Donald Trump manda callar a una periodista en una sesión de fotos en la Casa Blanca

¡Silencio!, le contestó el presidente republicano a Catherine Lucey, de la agencia Associated Press, cuando le interpeló acerca del fiscal general y la reforma sanitaria

Donald Trump sigue trazando una línea divisoria entre su persona y el trabajo de los informadores y periodistas que asisten a cubrir los actos públicos en la Casa Blanca desde que ocupó hace media año la presidencia de Estados Unidos. Esta vez, la reprimenda del presidente se dirigió contra Catherine Lucey, una periodista de Associated Press (AP), durante una sesión fotográfica con un grupo de alumnos en prácticas de la residencia presidencial, celebrada el pasado lunes. «¡Silencio!», contestó Trump visiblemente irritado cuando, viéndose importunado por segunda vez mientras posaba ante la cámara, Lucey le preguntó acerca de la reforma sanitaria que sustituirá al Obamacare, tan criticado por las filas republicanas.

Las risas de los asistentes, que ya habían presenciado cómo el mandatario había torcido el gesto unos segundos antes al ser cuestionado por la continuidad del fiscal general Jeff Sessions en el cargo, hizo el resto. «Veréis, ella no debe hacer eso. Pero lo hacen (los periodistas). Ha roto un código preguntándome ahora, pero no les importa hacerlo, ni romper las normas», explicó el republicano en voz alta dirigiéndose a los jóvenes.

Trump ya mandó callar en su primera rueda de prensa como presidente electo a un periodista de la CNN. Le acusó de difundir noticias falsas reprocharle su «mala educacion». El presidente republicano también aprovechó la Conferencia de Acción Política Conservadora, el pasado 25 de febrero, para arremeter contra los medios de comunicacion al afirmar:  «Los periodistas no tienen fuentes y por eso se las inventan», «Son lo peor» o «Tenemos que pelear contra ellos, debemos pelear. Son muy listos (los periodistas), muy astutos y muy deshonestos».

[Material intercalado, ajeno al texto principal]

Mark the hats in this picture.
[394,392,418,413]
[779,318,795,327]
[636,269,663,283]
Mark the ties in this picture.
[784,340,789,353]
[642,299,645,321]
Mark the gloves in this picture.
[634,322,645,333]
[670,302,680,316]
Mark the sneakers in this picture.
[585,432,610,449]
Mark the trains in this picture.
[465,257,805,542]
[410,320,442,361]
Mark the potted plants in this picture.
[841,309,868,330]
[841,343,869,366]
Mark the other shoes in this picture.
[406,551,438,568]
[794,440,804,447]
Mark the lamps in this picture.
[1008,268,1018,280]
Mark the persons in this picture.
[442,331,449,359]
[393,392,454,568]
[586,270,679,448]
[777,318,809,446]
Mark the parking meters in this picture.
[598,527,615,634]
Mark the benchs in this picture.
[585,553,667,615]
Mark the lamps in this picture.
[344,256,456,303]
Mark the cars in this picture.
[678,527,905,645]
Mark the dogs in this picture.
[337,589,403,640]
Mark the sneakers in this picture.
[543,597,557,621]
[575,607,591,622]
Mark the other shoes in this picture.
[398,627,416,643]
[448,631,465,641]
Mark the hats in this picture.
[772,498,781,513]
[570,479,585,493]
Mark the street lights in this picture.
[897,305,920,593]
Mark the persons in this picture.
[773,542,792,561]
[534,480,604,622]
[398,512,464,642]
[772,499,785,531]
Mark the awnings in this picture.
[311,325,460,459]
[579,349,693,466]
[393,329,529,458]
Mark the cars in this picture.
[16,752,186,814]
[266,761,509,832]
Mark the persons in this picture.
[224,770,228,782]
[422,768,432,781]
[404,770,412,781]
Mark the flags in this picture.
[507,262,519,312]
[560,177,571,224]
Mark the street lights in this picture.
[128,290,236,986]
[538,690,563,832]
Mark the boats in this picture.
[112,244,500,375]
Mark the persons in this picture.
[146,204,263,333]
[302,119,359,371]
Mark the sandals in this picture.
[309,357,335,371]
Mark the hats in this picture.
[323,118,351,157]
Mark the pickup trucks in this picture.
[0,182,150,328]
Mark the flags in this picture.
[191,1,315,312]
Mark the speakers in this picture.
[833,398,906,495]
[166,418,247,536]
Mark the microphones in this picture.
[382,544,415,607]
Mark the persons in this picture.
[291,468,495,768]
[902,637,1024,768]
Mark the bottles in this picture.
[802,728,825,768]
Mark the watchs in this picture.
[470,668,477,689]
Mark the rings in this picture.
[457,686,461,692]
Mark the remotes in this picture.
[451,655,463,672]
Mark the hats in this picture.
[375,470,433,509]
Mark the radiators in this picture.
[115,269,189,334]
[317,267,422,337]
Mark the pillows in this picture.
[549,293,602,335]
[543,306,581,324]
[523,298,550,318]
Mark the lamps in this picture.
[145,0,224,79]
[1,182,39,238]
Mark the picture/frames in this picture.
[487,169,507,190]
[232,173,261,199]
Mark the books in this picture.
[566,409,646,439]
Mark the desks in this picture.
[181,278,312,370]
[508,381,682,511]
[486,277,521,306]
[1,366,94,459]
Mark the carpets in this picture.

Tras el incidente verbal, Trump se despidió de sus acompañantes y no añadió ningún tipo de declaración acerca de las preguntas formuladas por la periodista de AP. Las malas formas en el Despacho Oval no se limitan a este último acto público. Hace apenas un mes, el presidente interrumpió una llamada con el primer ministro irlandés para coquetear con la corresponsal de RTE, el principal medio de Irlanda. «Tiene una bonita sonrisa, así que debe tratarte bien», aseguró en voz alta. La informadora calificó el encuentro de «extraño» y generó un debate sobre si Trump provocó o no una actitud machista con su comentario. Polémica que se recrudeció con su última visita a Francia en la que, mirando de arriba de arriba abajo a la mujer del presidente Macron, le comentó: «Está en muy buena forma. Preciosa».